Platelet factor 4-derived C15 peptide broadly inhibits enteroviruses by disrupting viral attachment.

UNLABELLED

Platelet factor 4 (PF4) has been shown to regulate several viral infections. Our previous study demonstrated that PF4 inhibits the entry of enterovirus A 71 (EV71) and coxsackievirus A16 (CA16), which cause hand, foot, and mouth disease (HFMD). In this study, we report that PF4 also inhibits the circulating HFMD pathogen coxsackievirus A6 (CA6) and the re-emerging enterovirus D68 (EVD68). A 15-amino acid peptide, C15, at the C-terminus of PF4 confers anti-viral activity against multiple enteroviruses (EVs) besides CA6 and EVD68, including EV71 and CA16. Mechanistic studies revealed that wild-type C15 with a net-positive charge (+3), but not its mutants C15M and C15A (both -1), specifically binds to the VP3 capsid protein of CA6 and EVD68, thereby disrupting their attachment to the host cell surface. In addition, VP3 of EVs contains a conserved domain (residues 155-170) crucial for binding to C15. An aspartic acid residue at position 156 imparts a net-negative charge to this domain, which, when substituted with a neutrally charged amino acid, reduces the binding affinity of VP3 for C15. Additionally, C15 protects neonatal mice from lethal challenge upon a CA6 infection.

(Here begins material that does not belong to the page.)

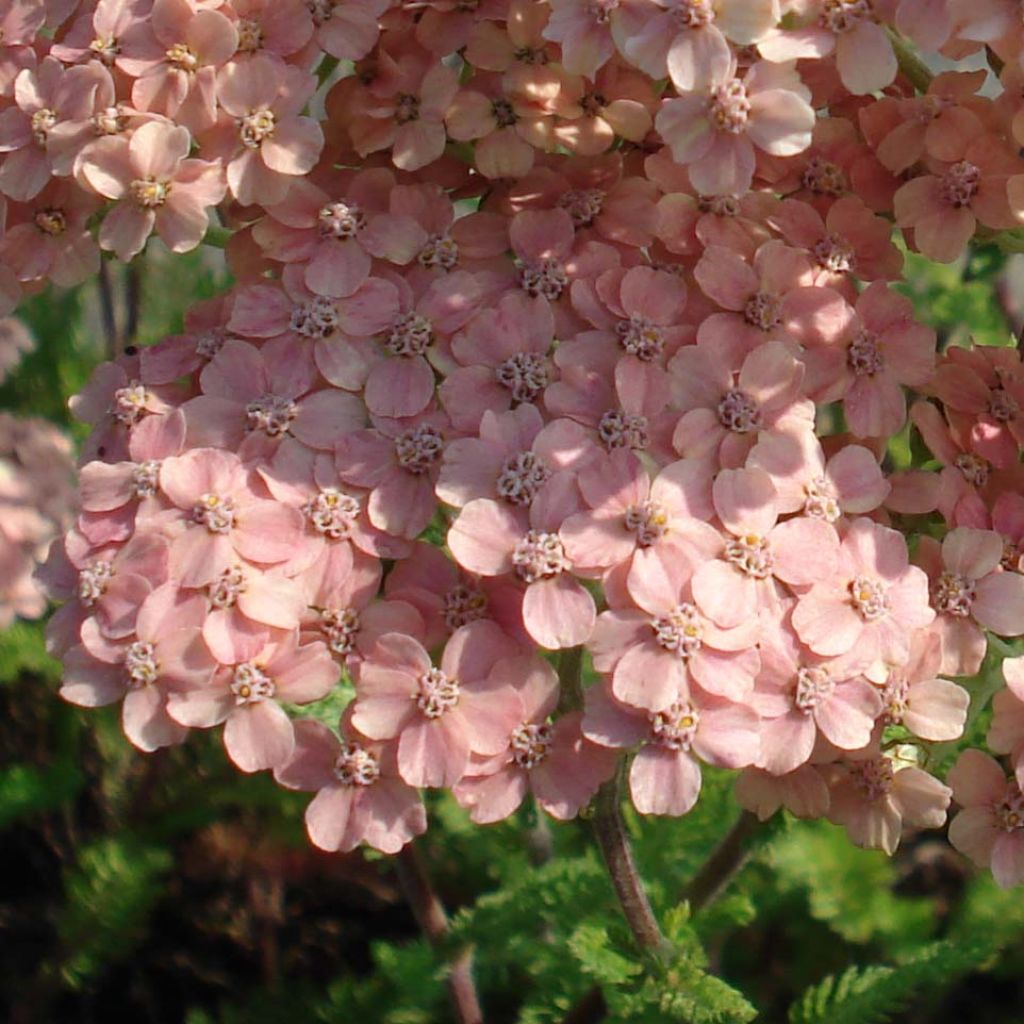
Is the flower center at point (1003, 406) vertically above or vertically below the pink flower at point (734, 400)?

These results suggest that C15 is a promising broad-spectrum anti-viral candidate against multiple EVs.

IMPORTANCE

EVs, which pose a significant public health threat, can be classified into 15 species, with EV-A, -B, -C, and -D infecting humans and causing a wide range of diseases, from mild illnesses, such as HFMD, to more severe conditions, such as acute flaccid paralysis. The emergence of new and alternative strains highlights the urgent need for broad-spectrum anti-viral agents. In this study, we identified that the C15 of PF4 exhibits potent anti-viral activity against multiple EVs by binding to their surface and blocking their entry into host cells. Furthermore, C15 provides significant protection in vivo. These findings highlight the potential of C15 as a broad-spectrum anti-viral candidate. Our study opens a new avenue for developing treatments to combat the diverse and evolving threats posed by EVs.